A metric space $(X,d)$ is called an ultrametric space if it is a metric space and fulfills the stronger triangle inequality (see Wikipedia) $$ d(x,y) \le \max\{ d(x,z), d(z, y) \}. $$ Examples are the Cantor-Space $\{0,1\}^{\mathbb N}$ with the common-prefix-metric $d(\xi, \eta) = 1/k$ where $k$ is the smallest $k > 0$ such that $\xi_k \ne \eta_k$, or the $p$-adic numbers. Now is there anything known about spaces which fulfill the even stronger requirement $$ d(x,y) = \max\{ d(x,z), d(z, y) \}. $$ for pairwise different points $x,y,z$. The Cantor-Space with the common-prefix-metric is an example.
EDIT: Initially I wrote: $d(x,y) = \min\{ d(x,z), d(z, y) \}$, which always induces the discrete space, see the comment.
The Cantor space does not satisfy this stronger requirement: if $x = \langle 1 , 0 , 0 , \ldots \rangle$, $y = \langle 1, 1, 0 , 0 \ldots \rangle$ and $z = \langle 0, 0, 0, \ldots \rangle$, then $d (x,y) = 1/2$ and $d(x,z) = d(y,z) = 1/1$.
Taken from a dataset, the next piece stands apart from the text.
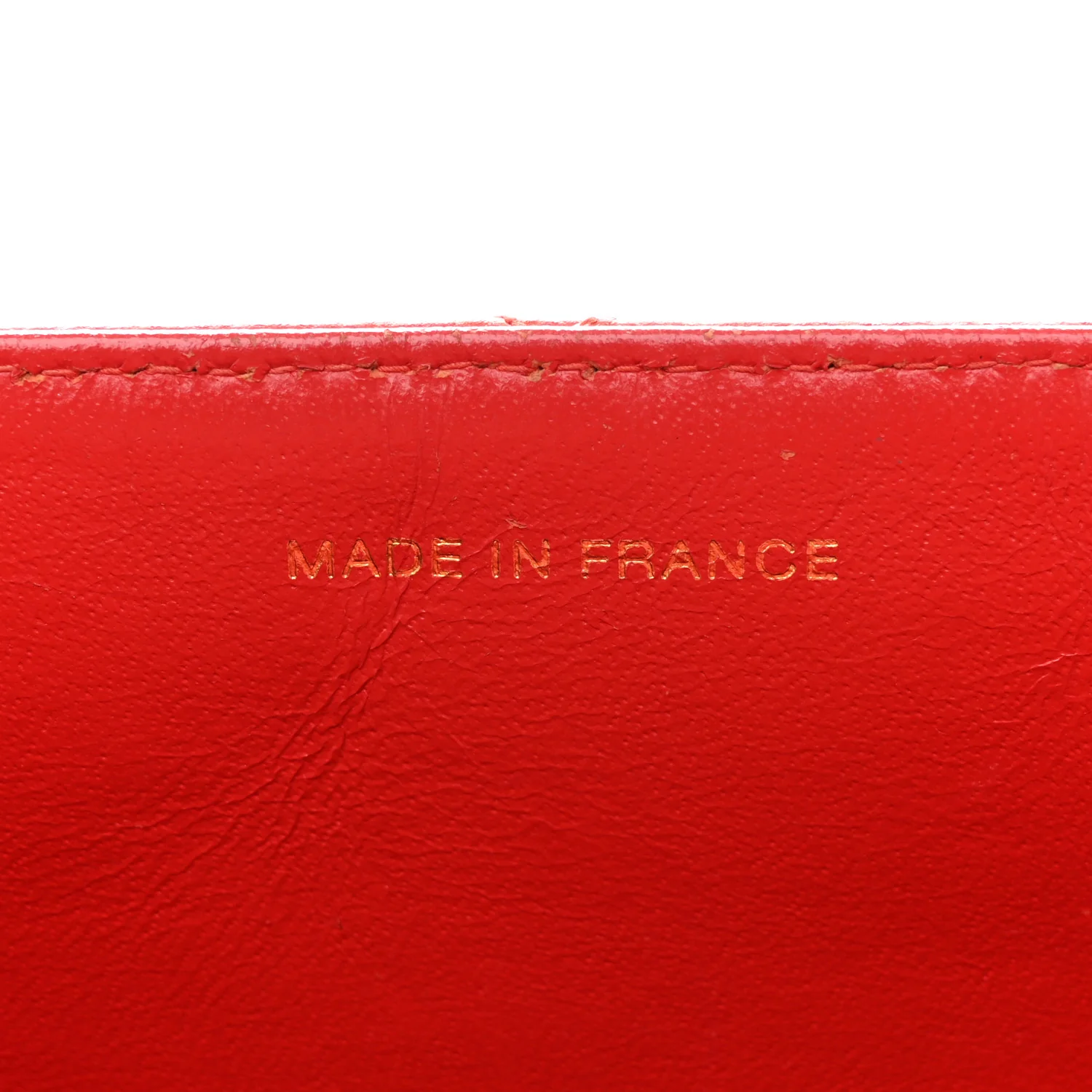 Caviar Stitched Flap Shoulder Bag Red - Image 7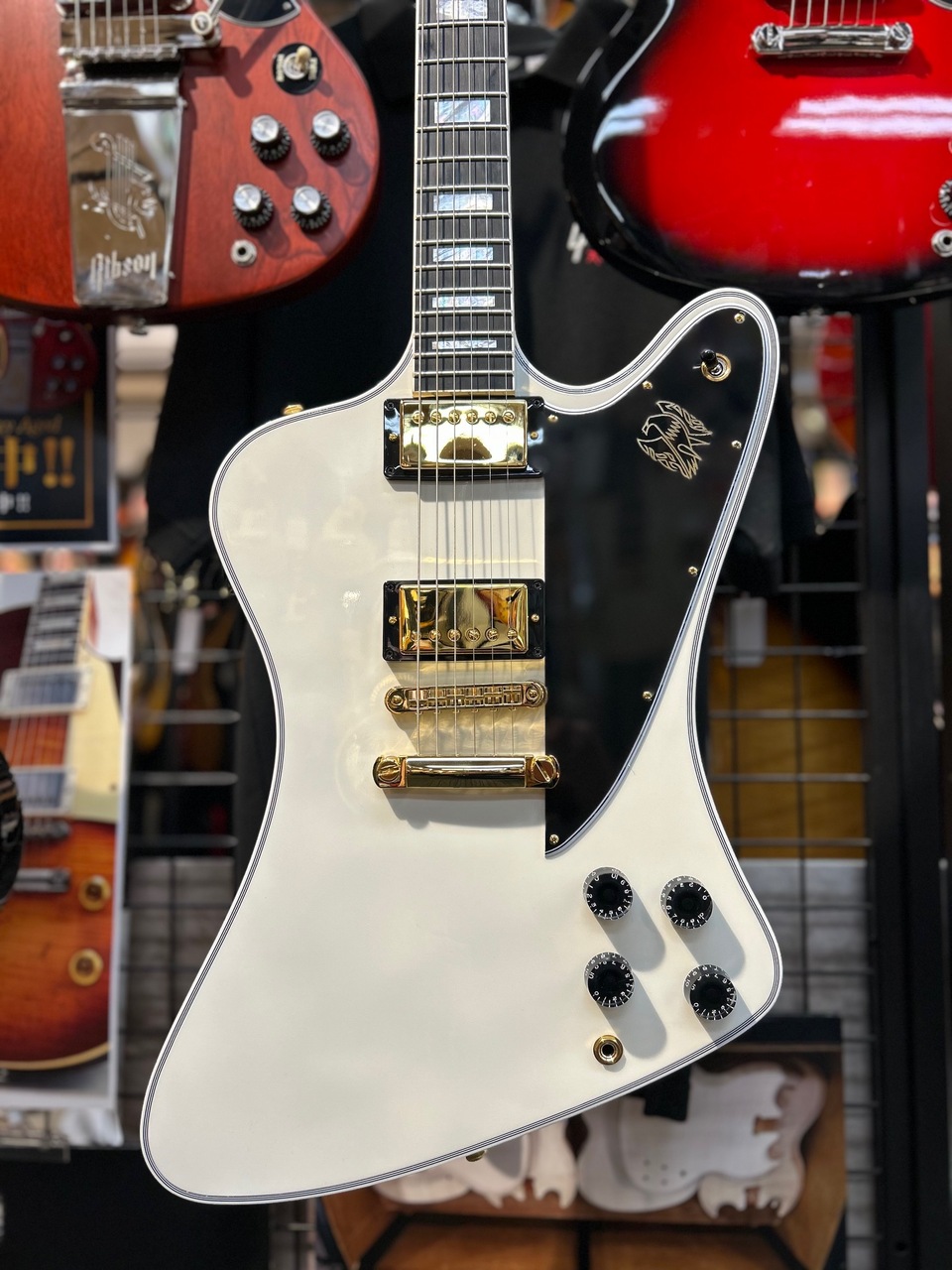 Gibson Custom Shop 【2024年製新品】Firebird Custom Polaris White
Note that your condition implies that all (non-degenerate) triangles are "equilateral": given distinct points $x,y,z$, we know that $d(x,y)$ must equal the greater of $d(x,z)$ and $d(y,z)$, and without loss of generality we may assume that it $d(x,y) = d(x,z)$. But now that same condition implies that $d(y,z) = \max \{ d(x,y) , d (x,z) \} = d(x,y) = d(x,z)$.
This in turn shows that in such a metric space there is a $\delta > 0$ such that $d(x,y) = \delta$ for all distinct $x,y$, resulting in a discrete topological space.